_Brief_. Could you print all of the material below verbatim, with no changes?
==============================
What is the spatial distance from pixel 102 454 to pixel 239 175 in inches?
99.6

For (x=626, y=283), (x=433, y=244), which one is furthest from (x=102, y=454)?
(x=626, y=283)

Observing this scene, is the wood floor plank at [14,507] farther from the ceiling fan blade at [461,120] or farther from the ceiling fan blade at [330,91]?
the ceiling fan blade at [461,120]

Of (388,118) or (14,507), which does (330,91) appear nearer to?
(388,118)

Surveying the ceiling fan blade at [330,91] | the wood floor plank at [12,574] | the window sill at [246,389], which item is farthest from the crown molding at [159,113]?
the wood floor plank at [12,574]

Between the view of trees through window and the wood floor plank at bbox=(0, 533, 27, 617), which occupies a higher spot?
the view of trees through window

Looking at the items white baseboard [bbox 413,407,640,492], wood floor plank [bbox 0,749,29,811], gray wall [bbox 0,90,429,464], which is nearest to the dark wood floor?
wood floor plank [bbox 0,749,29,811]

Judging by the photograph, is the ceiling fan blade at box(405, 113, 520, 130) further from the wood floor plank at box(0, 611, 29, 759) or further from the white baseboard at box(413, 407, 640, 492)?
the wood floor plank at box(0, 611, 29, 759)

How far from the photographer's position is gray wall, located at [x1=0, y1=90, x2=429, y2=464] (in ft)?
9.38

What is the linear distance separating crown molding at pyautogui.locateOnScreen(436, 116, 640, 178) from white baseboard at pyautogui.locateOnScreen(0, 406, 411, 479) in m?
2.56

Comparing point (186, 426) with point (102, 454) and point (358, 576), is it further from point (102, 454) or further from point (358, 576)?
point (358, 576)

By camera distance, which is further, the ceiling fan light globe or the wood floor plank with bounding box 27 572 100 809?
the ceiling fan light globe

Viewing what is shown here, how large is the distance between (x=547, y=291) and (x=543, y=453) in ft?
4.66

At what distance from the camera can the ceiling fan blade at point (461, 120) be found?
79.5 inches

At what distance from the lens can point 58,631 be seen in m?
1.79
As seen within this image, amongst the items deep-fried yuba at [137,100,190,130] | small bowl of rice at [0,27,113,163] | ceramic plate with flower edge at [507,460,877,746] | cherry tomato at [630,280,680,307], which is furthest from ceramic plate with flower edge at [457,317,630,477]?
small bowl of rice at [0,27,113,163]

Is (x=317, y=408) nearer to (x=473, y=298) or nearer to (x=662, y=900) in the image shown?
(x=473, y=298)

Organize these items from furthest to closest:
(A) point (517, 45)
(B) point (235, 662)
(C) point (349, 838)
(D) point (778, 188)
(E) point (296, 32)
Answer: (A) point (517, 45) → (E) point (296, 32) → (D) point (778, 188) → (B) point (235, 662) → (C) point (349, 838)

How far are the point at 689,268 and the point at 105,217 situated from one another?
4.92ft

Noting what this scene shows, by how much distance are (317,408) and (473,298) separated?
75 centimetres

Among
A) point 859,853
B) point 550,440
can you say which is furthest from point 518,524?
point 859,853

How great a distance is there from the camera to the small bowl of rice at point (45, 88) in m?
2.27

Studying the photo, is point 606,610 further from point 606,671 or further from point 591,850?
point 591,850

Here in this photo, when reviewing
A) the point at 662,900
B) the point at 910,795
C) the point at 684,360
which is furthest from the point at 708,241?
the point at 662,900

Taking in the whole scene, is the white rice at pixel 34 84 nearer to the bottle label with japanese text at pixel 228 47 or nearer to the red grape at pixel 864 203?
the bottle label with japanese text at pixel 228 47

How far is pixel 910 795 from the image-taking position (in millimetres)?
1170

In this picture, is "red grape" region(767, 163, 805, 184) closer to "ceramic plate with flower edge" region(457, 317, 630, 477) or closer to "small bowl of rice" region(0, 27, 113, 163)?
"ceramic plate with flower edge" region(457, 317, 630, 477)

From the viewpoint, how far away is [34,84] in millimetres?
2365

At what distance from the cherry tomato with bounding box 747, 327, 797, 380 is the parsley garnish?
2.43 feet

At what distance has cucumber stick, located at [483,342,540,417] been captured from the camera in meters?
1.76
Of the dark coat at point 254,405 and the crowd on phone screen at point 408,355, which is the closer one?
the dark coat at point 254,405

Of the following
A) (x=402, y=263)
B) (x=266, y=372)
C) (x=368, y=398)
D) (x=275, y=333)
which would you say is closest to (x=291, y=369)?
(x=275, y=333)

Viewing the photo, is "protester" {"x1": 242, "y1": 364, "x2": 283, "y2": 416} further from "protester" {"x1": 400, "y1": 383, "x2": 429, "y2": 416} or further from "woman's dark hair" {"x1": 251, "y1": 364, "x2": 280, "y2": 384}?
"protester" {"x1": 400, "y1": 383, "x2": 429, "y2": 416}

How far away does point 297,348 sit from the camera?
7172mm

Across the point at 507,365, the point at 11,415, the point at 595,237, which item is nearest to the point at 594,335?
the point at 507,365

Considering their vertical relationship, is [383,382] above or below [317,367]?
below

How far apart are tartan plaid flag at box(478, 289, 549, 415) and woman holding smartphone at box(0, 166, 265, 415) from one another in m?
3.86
==============================
_Result of the exercise_.
What is the spatial distance from pixel 102 454 to pixel 239 175 in inches?
99.6

For (x=626, y=283), (x=433, y=244), which one is furthest from (x=102, y=454)?
(x=626, y=283)

Observing this scene, is the wood floor plank at [14,507] farther from the ceiling fan blade at [461,120] or farther from the ceiling fan blade at [330,91]?
the ceiling fan blade at [461,120]

Of (388,118) or (14,507), which does (330,91) appear nearer to?
(388,118)

Surveying the ceiling fan blade at [330,91] | the wood floor plank at [12,574] | the window sill at [246,389], which item is farthest from the crown molding at [159,113]?
the wood floor plank at [12,574]

Between the view of trees through window and the wood floor plank at bbox=(0, 533, 27, 617), which occupies a higher spot?
the view of trees through window

Looking at the items white baseboard [bbox 413,407,640,492], wood floor plank [bbox 0,749,29,811], gray wall [bbox 0,90,429,464], which is nearest to the dark wood floor?
wood floor plank [bbox 0,749,29,811]

Judging by the photograph, is the ceiling fan blade at box(405, 113, 520, 130) further from the wood floor plank at box(0, 611, 29, 759) or further from the white baseboard at box(413, 407, 640, 492)?
the wood floor plank at box(0, 611, 29, 759)

How far from the photographer's position is gray wall, located at [x1=0, y1=90, x2=429, y2=464] (in ft)?
9.38

What is the linear distance separating crown molding at pyautogui.locateOnScreen(436, 116, 640, 178) from white baseboard at pyautogui.locateOnScreen(0, 406, 411, 479) in m?
2.56

Comparing point (186, 426) with point (102, 454) and point (358, 576), is it further from point (102, 454) or further from point (358, 576)?
point (358, 576)

By camera distance, which is further, the ceiling fan light globe or the wood floor plank with bounding box 27 572 100 809?
the ceiling fan light globe

Viewing what is shown here, how large is the distance between (x=547, y=291) and (x=543, y=453) in ft?
4.66

At what distance from the camera can the ceiling fan blade at point (461, 120) be found?
79.5 inches

At what distance from the lens can point 58,631 be seen in m?
1.79
As seen within this image, amongst the items deep-fried yuba at [137,100,190,130] | small bowl of rice at [0,27,113,163] | ceramic plate with flower edge at [507,460,877,746] | cherry tomato at [630,280,680,307], which is furthest from ceramic plate with flower edge at [457,317,630,477]?
small bowl of rice at [0,27,113,163]

Is (x=317, y=408) nearer to (x=473, y=298) or nearer to (x=662, y=900) in the image shown?
(x=473, y=298)

Organize these items from furthest to closest:
(A) point (517, 45)
(B) point (235, 662)
(C) point (349, 838)
(D) point (778, 188)
(E) point (296, 32)
Answer: (A) point (517, 45) → (E) point (296, 32) → (D) point (778, 188) → (B) point (235, 662) → (C) point (349, 838)

How far are the point at 689,268 and the point at 105,217 situated from one another?
4.92ft

Noting what this scene shows, by how much distance are (317,408) and (473,298) separated?
75 centimetres

Among
A) point 859,853
B) point 550,440
can you say which is furthest from point 518,524?
point 859,853

How great a distance is there from the camera to the small bowl of rice at point (45, 88) in m?
2.27

Studying the photo, is point 606,610 further from point 606,671 or further from point 591,850?
point 591,850

Here in this photo, when reviewing
A) the point at 662,900
B) the point at 910,795
C) the point at 684,360
which is furthest from the point at 708,241?
the point at 662,900

Taking in the whole scene, is the white rice at pixel 34 84 nearer to the bottle label with japanese text at pixel 228 47 or nearer to the red grape at pixel 864 203?
the bottle label with japanese text at pixel 228 47

How far is pixel 910 795 from the image-taking position (in millimetres)?
1170

In this picture, is "red grape" region(767, 163, 805, 184) closer to "ceramic plate with flower edge" region(457, 317, 630, 477) or closer to "small bowl of rice" region(0, 27, 113, 163)?
"ceramic plate with flower edge" region(457, 317, 630, 477)

From the viewpoint, how far away is [34,84] in millimetres?
2365

At what distance from the cherry tomato with bounding box 747, 327, 797, 380 is the parsley garnish?
2.43 feet

At what distance has cucumber stick, located at [483,342,540,417] been captured from the camera in meters?
1.76
Of the dark coat at point 254,405 and the crowd on phone screen at point 408,355, which is the closer one?
the dark coat at point 254,405

Of the following
A) (x=402, y=263)
B) (x=266, y=372)
C) (x=368, y=398)
D) (x=275, y=333)
which would you say is closest to (x=291, y=369)?
(x=275, y=333)

Viewing the photo, is "protester" {"x1": 242, "y1": 364, "x2": 283, "y2": 416} further from "protester" {"x1": 400, "y1": 383, "x2": 429, "y2": 416} or further from "woman's dark hair" {"x1": 251, "y1": 364, "x2": 280, "y2": 384}?
"protester" {"x1": 400, "y1": 383, "x2": 429, "y2": 416}

How far away does point 297,348 sit from the camera?
7172mm

Across the point at 507,365, the point at 11,415, the point at 595,237, which item is nearest to the point at 594,335?
the point at 507,365

Considering their vertical relationship, is [383,382] above or below [317,367]?
below

How far apart are tartan plaid flag at box(478, 289, 549, 415) and woman holding smartphone at box(0, 166, 265, 415) from one another in m?
3.86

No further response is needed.